Senescence-accelerated mice (SAM, n=18) and control mice with normal senescence (n=15) were fed normal chow or a high-fat, high-salt diet (WD). Vascular and cardiac function was assessed at 8, 16, and 24 weeks of age. At 24 weeks, both SAM on WD (SAM-WD) and SAM on regular diet displayed endothelial dysfunction, as evidenced by impaired acetylcholine-induced relaxation of aortic segments and reduced basal nitric oxide. At week 24, SAM-WD had developed HFpEF, characterized by diastolic dysfunction, left ventricular hypertrophy, left atrial dilatation, and interstitial fibrosis. Also, exercise capacity was reduced and lung weight increased. Cardiovascular inflammation and senescence were assessed by immunohistochemical and immunofluorescence staining of hearts and aortas. SAM-WD showed increased endothelial inflammation (intercellular adhesion molecule 1 expression) and increased endothelial senescence (acetyl-p53/CD31 costaining). The latter correlated with diastolic function and intercellular adhesion molecule 1 expression.

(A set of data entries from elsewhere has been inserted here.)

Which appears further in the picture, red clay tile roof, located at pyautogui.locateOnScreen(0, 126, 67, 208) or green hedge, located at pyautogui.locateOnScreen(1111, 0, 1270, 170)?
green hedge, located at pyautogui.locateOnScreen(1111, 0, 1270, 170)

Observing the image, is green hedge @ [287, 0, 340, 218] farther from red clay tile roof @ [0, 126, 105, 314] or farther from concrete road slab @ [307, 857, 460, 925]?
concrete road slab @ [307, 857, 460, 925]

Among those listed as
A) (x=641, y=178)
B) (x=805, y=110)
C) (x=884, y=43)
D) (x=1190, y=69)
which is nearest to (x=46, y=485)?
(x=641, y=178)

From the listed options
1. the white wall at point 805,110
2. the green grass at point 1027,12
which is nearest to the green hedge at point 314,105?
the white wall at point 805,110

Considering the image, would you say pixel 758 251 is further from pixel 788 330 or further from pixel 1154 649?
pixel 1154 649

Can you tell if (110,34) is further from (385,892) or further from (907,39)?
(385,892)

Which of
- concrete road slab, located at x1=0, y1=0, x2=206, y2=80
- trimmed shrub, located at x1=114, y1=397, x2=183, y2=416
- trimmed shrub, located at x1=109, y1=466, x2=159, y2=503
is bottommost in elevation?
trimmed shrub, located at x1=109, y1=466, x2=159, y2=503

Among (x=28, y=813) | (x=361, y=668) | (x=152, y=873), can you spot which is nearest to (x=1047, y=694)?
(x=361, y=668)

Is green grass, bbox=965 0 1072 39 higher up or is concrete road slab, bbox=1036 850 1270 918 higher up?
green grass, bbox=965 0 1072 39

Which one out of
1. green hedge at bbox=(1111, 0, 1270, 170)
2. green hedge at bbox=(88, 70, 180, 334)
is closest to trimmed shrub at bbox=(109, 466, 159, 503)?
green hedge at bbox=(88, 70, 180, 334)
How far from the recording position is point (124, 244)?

SAM develop endothelial dysfunction. Adding a high-salt, high-fat diet accelerates endothelial senescence and instigates endothelial inflammation. This coincides with hemodynamic and structural changes typical of HFpEF. Targeting endothelial senescence could be a new therapeutic avenue in HFpEF.
由于全球老龄化,射血分数保留的心力衰竭(HFpEF)患病率持续上升。尽管HFpEF的病理生理学仍未完全了解,但内皮炎症被认为起着核心作用。细胞衰老过程是与衰老和炎症相关的细胞生长停滞过程。我们使用加速衰老的小鼠来研究细胞衰老在HFpEF发生发展中的作用。
将衰老加速小鼠(SAM,n = 18)和正常衰老的对照小鼠(n = 15)喂以正常饲料或高脂高盐饮食(WD)。在8周、16周和24周龄时评估血管和心脏功能。在24周时,WD喂养的SAM(SAM-WD)和常规饮食喂养的SAM均出现内皮功能障碍,表现为乙酰胆碱诱导的主动脉段舒张受损和基础一氧化氮减少。在24周时,SAM-WD已发展为HFpEF,其特征为舒张功能障碍、左心室肥厚、左心房扩张和间质纤维化。此外,运动能力下降,肺重量增加。通过心脏和主动脉的免疫组织化学和免疫荧光染色评估心血管炎症和衰老。SAM-WD显示内皮炎症增加(细胞间黏附分子1表达)和内皮衰老增加(乙酰化p53/CD31共染色)。后者与舒张功能和细胞间黏附分子1表达相关。
SAM出现内皮功能障碍。添加高脂高盐饮食会加速内皮衰老并引发内皮炎症。这与HFpEF典型的血流动力学和结构变化一致。针对内皮衰老可能是HFpEF的一种新治疗途径。